Es ist immer gut, wenn Tiere vernünftig gehalten werden. Aber nicht nur die Tierhaltung ist wichtig, sondern auch die Fütterung. Unabhängig von der Betriebsgröße und Haltungsform ist es entscheidend, wieder mehr heimische Futtermittel einzusetzen statt importierter Soja. Wir fordern eine flächengebundene Tierhaltung, die nicht auf Kosten anderer Länder funktioniert. Nur so viele Tiere sollten gezüchtet werden, wie auf den heimischen Flächen eigenes Futtermittel angebaut werden kann. Andernfalls hat es die dramatischen Konsequenzen, die ich bereits erwähnt habe. Unsere Projekt- Partner in Paraguay etwa berichten, dass ihr Land zu einer einzigen Sojaplantage wird. Bereits Dreiviertel der Agrarflächen dort sind mit Soja bepflanzt. Bauern werden deshalb von ihrem Land vertrieben und Pestizide für die anfälligen Monokulturflächen vergiften Menschen, Tiere und Böden.
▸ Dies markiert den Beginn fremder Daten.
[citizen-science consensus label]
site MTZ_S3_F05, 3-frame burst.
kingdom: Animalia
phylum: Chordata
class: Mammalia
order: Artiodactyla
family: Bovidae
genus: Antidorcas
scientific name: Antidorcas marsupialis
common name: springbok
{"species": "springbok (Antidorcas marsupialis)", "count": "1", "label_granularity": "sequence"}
Christen kennen ähnliches wie den im vergangenen Jahr diskutierten „Veggie-Day“ schon sehr lang: den Fleischverzicht freitags oder während der Fastenzeit. Kann das für einen besseren, ja bewussteren und verantwortungsvollen Umgang mit Lebensmitteln sensibilisieren?

Genauso ist es ja gemeint. Ein Tag Verzicht auf Fleisch, würde uns wirklich nicht schaden. Im Gegenteil. Wir essen viel zu viel Fleisch. Die Hälfte unseres Konsums wäre auch gesundheitlich viel empfehlenswerter. Ein bewusster Fleischverzicht am Freitag oder während der Fastenzeit regt vielleicht zum Nachdenken an und zum Diskutieren mit Anderen. Wir brauchen allerdings eine gesamtgesellschaftliche Diskussion über die Ausrichtung unserer Landwirtschaft und wollen nicht beim individuellen Verzicht stehen bleiben.